* _DO THIS_: Reproduce the data below verbatim, starting at the line that contains "Across the objects" and continuing through the last line.

* START EXERCISE INPUTS *

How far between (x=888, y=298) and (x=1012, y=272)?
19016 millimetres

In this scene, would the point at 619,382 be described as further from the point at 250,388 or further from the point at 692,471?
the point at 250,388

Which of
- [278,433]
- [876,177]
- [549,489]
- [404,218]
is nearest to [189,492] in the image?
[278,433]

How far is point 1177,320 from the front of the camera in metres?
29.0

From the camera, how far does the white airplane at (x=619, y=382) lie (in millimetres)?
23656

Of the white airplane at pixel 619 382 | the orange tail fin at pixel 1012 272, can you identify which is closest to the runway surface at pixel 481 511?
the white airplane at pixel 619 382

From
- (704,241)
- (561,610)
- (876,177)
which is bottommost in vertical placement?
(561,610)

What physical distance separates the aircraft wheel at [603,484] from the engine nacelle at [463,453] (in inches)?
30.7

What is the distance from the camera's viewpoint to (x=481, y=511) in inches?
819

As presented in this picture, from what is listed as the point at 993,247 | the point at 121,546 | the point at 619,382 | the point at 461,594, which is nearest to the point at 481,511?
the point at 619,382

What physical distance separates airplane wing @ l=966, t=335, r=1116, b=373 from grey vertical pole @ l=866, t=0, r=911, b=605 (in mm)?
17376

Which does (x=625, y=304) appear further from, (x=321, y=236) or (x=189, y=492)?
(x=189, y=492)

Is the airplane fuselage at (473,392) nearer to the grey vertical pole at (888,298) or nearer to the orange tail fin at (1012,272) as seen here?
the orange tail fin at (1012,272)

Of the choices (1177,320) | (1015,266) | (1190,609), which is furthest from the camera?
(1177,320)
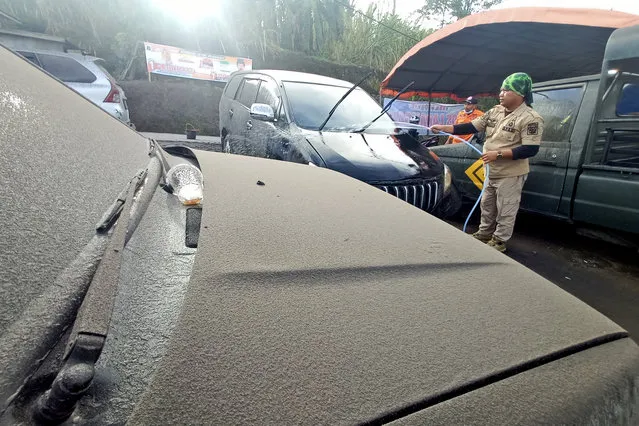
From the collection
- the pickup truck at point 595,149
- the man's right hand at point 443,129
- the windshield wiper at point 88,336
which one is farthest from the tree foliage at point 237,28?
Answer: the windshield wiper at point 88,336

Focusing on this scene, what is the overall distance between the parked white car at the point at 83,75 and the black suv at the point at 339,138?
236 centimetres

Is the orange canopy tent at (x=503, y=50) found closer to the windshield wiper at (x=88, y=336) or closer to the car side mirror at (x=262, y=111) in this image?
the car side mirror at (x=262, y=111)

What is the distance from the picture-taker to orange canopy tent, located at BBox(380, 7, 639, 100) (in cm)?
510

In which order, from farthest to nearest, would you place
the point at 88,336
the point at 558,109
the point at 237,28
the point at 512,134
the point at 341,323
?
the point at 237,28 < the point at 558,109 < the point at 512,134 < the point at 341,323 < the point at 88,336

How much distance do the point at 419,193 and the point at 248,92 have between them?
3137 mm

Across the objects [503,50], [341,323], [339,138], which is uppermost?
[503,50]

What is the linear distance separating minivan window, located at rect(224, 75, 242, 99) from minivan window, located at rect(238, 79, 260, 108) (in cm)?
33

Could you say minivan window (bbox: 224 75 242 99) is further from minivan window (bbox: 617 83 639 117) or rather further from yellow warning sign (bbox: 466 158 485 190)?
minivan window (bbox: 617 83 639 117)

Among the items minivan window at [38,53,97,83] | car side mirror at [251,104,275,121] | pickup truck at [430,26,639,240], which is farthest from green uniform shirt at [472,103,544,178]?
minivan window at [38,53,97,83]

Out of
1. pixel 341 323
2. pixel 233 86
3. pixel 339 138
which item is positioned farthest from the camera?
pixel 233 86

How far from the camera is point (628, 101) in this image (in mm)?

* END EXERCISE INPUTS *

* _OUTPUT OF THE EXERCISE_:
Across the objects [503,50], [341,323], [339,138], which is uppermost?
[503,50]

What is the linear distance separating minivan window, located at rect(224, 75, 242, 99) from minivan window, located at rect(238, 79, 260, 108) (in cm)?
33

Could you say minivan window (bbox: 224 75 242 99) is further from minivan window (bbox: 617 83 639 117) or rather further from yellow warning sign (bbox: 466 158 485 190)?
minivan window (bbox: 617 83 639 117)

Among the items minivan window at [38,53,97,83] | car side mirror at [251,104,275,121] | pickup truck at [430,26,639,240], which is farthest from green uniform shirt at [472,103,544,178]?
minivan window at [38,53,97,83]

Out of
1. pixel 341 323
2. pixel 233 86
3. pixel 339 138
which item is positioned farthest from the camera?
pixel 233 86

How far from the camera is point (628, 101) in this image (in mm)?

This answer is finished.